La Audiencia de Alicante ha condenado a un año de prisión a un hombre por distribuir pornografía infantil en internet, después de intervenirle más de 1.730 archivos pedófilos en su domicilio de Mutxamel y de que el acusado haya reconocido los hechos.
El procesado ha alcanzado un acuerdo de conformidad con la Fiscalía. Gracias a ese pacto, la Sección Tercera de la Audiencia, que tenía previsto juzgarle, ha dictado una sentencia condenatoria ‘in voce’ durante la vista celebrada el pasado 4 de junio.
Investigación de la Policía en redes de intercambio
La investigación se ha originado en la unidad de Delitos Tecnológicos de la Brigada Provincial de la Policía Judicial de Alicante. Los agentes, en sus labores de rastreo en internet, detectaron una dirección IP desde la que se realizaban descargas de archivos con nombres explícitos relacionados con la pederastia.

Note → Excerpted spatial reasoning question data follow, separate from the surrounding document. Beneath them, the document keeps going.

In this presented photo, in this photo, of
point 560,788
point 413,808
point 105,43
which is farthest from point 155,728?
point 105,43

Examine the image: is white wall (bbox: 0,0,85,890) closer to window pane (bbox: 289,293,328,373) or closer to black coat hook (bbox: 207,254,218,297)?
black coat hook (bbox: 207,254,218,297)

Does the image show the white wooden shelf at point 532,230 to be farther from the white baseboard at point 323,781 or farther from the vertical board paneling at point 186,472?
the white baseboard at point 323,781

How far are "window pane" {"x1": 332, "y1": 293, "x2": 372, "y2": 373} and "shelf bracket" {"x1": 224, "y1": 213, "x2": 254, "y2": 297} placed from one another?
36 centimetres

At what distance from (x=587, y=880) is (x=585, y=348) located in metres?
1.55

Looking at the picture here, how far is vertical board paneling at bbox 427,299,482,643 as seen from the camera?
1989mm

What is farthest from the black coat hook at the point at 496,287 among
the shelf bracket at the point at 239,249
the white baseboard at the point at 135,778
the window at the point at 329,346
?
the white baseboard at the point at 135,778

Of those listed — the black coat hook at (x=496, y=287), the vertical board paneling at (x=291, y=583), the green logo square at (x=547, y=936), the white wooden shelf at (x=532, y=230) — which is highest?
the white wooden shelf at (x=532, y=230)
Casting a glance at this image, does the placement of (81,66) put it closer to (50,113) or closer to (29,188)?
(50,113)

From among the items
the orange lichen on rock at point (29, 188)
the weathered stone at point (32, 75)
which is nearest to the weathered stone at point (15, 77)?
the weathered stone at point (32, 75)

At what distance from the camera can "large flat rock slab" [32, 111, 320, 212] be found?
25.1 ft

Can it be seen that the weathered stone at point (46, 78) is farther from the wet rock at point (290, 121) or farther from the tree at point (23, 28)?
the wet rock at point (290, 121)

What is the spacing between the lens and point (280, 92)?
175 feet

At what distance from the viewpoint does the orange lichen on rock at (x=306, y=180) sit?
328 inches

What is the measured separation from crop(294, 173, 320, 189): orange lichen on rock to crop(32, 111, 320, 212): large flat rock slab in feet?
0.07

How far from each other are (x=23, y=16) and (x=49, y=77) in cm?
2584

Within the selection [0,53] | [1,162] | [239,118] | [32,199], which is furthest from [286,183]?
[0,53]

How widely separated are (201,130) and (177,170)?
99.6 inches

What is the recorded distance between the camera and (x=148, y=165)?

Ante esos indicios, la unidad solicitó una orden judicial para registrar el domicilio vinculado a esa dirección IP. El registro tuvo lugar el 28 de noviembre de 2019 en una vivienda situada en el municipio alicantino de Mutxamel.
Durante la inspección, los agentes revisaron varios discos duros y memorias USB. En esos soportes localizaron más de 1.730 archivos con vídeos e imágenes de menores de edad desnudos o realizando distintas prácticas sexuales.
Además, la Policía encontró evidencias de que al menos 41 de esos archivos se distribuyeron a terceras personas a través de internet. Ese hallazgo motivó el arresto del acusado y el inicio de la instrucción judicial del caso.
Pena rebajada y prisión suspendida
En un primer momento, la Fiscalía solicitaba una pena de dos años de prisión para el encausado como responsable de un delito de distribución de pornografía infantil. Sin embargo, tras el reconocimiento de los hechos por parte del acusado y el acuerdo alcanzado entre las partes, la petición se ha reducido finalmente a la mitad.
El tribunal ha impuesto una condena de un año de cárcel y ha acordado suspender el ingreso efectivo en prisión durante un plazo de tres años. Esa suspensión queda condicionada a que el condenado no vuelva a delinquir en ese periodo.
La resolución judicial es firme y no admite recurso, por lo que el procedimiento ha quedado cerrado tras la conformidad entre el acusado y la acusación pública.